A dinosaur unearthed in Mongolia is exciting paleontologists because its beautiful appearance adds possible evidence to the idea that some dinosaurs live in water.
Natovenator polydontus may be the first non-avian dinosaur known to have a streamlined body similar to that of a modern waterfowl, researchers report Dec. 1 in Communications Biology. Natovenator and other closely related dinosaurs may have been swimmers, the researchers said, challenging the popular belief that all dinosaurs were human.
Natovenator was smaller than a duck and appeared to swim on its feet, said Yuong-Nam Lee, a vertebrate biologist at Seoul National University in South Korea. “We think Natovenator lives in shallow water and eats small fish,” he says.
This is not the first time that researchers think that non-avian dinosaurs had marine life. For years, paleontologists have debated whether spinosaurs were mammals (SN: 3/23/22). In 2017, researchers said that Halszkaraptor – a relative of Natovenator – had waterfowl and reptile-like features, although scientists could not define the shape. In this new study, Lee and his colleagues examined well-preserved skeletons from the Hermiin Tsav Formation fossils in Mongolia, which were found in Late Cretaceous rocks, dating from around 100 to 66 million years ago. Natovenator’s skull, teeth, neck and hands and feet resemble those of Halszkaraptor, the team reports, suggesting that the two men may have had similar lives. In addition, the structure of Natovenator’s ribs suggests that it had a flattened body similar to that of modern seabirds, with rounded and flattened ribs similar to seabirds, the researchers said.
Natovenator’s resemblance to a duck or cormorant is a true example of what is called adaptive evolution, said Thomas Holtz Jr., a vertebrate biologist at the University of Maryland in College Park, who was not involved. in the study. “Similar plans arise because of similar lifestyles.”
It is still unclear how strong the Natovenator swimmer will be. The dinosaur’s legs were short, and its limbs appear to lack the characteristics of loon-like swimmers, Holtz says. But aquatic animals such as mink and some swimmers today have bones that are not specialized for life in water, he says. “So the Natovenator could be somewhere in between in terms of swimming ability, between something like a mink and a loon.”

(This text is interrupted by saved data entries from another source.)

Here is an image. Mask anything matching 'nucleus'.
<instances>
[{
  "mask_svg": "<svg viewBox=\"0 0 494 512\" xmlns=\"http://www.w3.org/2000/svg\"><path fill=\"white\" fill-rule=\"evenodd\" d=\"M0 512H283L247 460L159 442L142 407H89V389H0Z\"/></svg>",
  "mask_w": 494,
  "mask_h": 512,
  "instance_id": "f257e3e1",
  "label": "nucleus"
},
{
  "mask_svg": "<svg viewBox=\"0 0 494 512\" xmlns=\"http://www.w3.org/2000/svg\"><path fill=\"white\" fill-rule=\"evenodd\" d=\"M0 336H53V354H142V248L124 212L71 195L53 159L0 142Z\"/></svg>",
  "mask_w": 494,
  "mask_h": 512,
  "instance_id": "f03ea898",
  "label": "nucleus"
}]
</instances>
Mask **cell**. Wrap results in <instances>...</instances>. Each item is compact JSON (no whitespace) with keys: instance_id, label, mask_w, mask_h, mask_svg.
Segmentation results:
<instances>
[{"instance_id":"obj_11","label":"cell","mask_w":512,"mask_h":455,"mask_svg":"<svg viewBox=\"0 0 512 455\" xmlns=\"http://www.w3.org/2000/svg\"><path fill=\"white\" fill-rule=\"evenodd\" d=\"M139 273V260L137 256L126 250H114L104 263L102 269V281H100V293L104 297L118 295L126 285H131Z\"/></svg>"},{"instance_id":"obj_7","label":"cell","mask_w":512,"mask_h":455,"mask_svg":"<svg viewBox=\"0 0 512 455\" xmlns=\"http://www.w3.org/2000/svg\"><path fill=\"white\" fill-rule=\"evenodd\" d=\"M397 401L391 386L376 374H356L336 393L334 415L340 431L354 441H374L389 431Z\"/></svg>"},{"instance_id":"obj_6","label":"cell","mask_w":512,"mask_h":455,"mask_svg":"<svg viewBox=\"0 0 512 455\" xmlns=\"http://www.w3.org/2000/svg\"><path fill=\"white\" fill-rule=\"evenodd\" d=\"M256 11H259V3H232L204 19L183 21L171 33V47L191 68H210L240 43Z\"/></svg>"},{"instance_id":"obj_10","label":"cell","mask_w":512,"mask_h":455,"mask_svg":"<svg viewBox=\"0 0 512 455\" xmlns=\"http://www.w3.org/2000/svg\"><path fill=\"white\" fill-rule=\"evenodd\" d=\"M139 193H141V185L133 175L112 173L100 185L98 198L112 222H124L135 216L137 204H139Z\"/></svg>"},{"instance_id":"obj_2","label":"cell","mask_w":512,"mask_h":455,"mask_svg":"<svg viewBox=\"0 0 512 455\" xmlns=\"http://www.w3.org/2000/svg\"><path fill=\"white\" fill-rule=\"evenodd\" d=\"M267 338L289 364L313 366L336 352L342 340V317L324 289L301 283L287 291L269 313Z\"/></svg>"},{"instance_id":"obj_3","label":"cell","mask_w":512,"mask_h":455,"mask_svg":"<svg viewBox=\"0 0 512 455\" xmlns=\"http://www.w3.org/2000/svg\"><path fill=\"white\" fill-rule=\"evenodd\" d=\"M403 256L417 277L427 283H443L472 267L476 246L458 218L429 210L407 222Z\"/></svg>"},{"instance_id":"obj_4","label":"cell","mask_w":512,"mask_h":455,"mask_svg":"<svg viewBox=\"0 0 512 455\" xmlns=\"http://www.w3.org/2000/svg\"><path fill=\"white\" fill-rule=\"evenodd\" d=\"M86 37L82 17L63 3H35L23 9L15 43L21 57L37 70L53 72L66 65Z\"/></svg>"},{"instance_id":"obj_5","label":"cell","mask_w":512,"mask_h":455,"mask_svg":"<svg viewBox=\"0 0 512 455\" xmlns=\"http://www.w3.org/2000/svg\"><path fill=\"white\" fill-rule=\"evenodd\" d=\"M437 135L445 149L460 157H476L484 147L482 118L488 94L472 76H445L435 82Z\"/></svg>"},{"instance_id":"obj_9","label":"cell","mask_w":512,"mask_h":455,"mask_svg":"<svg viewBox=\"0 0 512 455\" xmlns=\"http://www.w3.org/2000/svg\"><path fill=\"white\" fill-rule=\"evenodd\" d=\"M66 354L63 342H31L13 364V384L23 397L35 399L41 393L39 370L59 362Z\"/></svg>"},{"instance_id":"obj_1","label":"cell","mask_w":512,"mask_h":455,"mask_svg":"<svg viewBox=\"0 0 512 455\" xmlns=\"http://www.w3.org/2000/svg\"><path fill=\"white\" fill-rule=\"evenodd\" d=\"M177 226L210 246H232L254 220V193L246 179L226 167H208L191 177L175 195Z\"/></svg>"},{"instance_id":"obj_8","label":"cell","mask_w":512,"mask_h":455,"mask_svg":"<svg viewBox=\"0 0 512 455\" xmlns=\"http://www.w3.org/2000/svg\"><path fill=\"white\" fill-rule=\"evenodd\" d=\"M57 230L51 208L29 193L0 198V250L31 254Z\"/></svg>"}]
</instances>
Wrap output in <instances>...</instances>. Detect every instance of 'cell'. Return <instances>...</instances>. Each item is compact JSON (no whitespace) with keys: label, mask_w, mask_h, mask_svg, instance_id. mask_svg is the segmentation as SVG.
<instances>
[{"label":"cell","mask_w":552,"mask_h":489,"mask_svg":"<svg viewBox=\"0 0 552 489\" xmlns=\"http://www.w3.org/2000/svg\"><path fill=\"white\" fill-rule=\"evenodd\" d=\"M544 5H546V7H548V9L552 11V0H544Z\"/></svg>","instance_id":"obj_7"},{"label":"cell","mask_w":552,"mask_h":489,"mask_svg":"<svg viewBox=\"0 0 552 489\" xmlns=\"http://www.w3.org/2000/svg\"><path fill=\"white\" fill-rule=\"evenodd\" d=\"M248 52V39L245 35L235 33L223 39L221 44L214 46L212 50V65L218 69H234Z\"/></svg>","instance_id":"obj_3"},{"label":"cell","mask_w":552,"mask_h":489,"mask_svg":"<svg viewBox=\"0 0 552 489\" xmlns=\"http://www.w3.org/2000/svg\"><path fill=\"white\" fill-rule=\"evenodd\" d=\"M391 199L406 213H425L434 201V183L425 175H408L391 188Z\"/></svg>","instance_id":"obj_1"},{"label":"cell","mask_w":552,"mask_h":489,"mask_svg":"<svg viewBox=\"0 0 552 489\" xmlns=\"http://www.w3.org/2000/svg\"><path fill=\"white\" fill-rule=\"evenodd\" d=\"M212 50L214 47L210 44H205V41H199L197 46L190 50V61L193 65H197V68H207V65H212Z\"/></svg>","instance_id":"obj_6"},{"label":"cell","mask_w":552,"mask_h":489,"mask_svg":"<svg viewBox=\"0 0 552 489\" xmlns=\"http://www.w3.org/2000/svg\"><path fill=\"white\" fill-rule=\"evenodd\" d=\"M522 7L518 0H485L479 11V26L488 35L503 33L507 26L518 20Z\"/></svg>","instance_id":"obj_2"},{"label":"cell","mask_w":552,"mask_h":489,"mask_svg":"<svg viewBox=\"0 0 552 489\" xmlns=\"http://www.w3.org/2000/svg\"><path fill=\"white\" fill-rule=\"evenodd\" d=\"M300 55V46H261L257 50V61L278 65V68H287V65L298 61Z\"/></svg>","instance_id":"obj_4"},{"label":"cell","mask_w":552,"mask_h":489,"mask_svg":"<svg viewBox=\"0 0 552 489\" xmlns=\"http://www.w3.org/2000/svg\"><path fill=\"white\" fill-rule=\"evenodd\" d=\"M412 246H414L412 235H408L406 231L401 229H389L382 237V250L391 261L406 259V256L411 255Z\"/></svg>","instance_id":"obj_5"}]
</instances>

Pterosaurs May Have Evolved From Small Reptiles
A mysterious beast that was discovered in Scottish sandstone more than a century ago became part of a famous flying family. The tiny Scleromochlus taylori is a close relative of pterosaurs, winged birds that lived alongside dinosaurs, researchers report online Oct. 5 in Nature.
The findings support the idea that pterosaurs – the first vertebrates to master flight – descended from small, fast, two-legged ancestors. The study also provides an answer to a long-standing mystery: what exactly is S. taylori? Davide Foffa, an archaeologist at National Museums Scotland in Edinburgh, said: “Everything comes down to saving this animal.
S taylori is best known from seven individuals preserved in rocks found in 1907, fossils that are difficult to interpret. For one thing, there are no real bones, just the impression of the surrounding rocks; This bone disappears for a long time. Many studies have described and reinterpreted the creatures from these fossils. In these studies in turn they suggested that S. taylori is closely related to dinosaurs, or pterosaurs, or even crocodile ancestors.
What is clear is that the small reptile, which lived about 230 million years ago, had a very serious body mass, Foffa said. At less than 20 centimeters long, “it will fit in the palm of your hand”, but its head is too big for its body. It also has a small neck and long back. But this strict list is not sufficient to identify the closest relatives of creatures; which requires the best details of the skull, color, body size and more.
So Foffa and his colleagues used a non-destructive scanning technique called microcomputer tomography to collect previously unavailable data on the fossils, from the length of its tail to the extent of its leg bones. ‘the color of it. Some of the creatures – such as its large head – resemble pterosaurs. Others, such as the orientation of its lower jaw, are not like pterosaurs at all, the team found. S. taylori has no known adaptations for flying, jumping or living in trees, according to the team. Instead, he was probably a runner.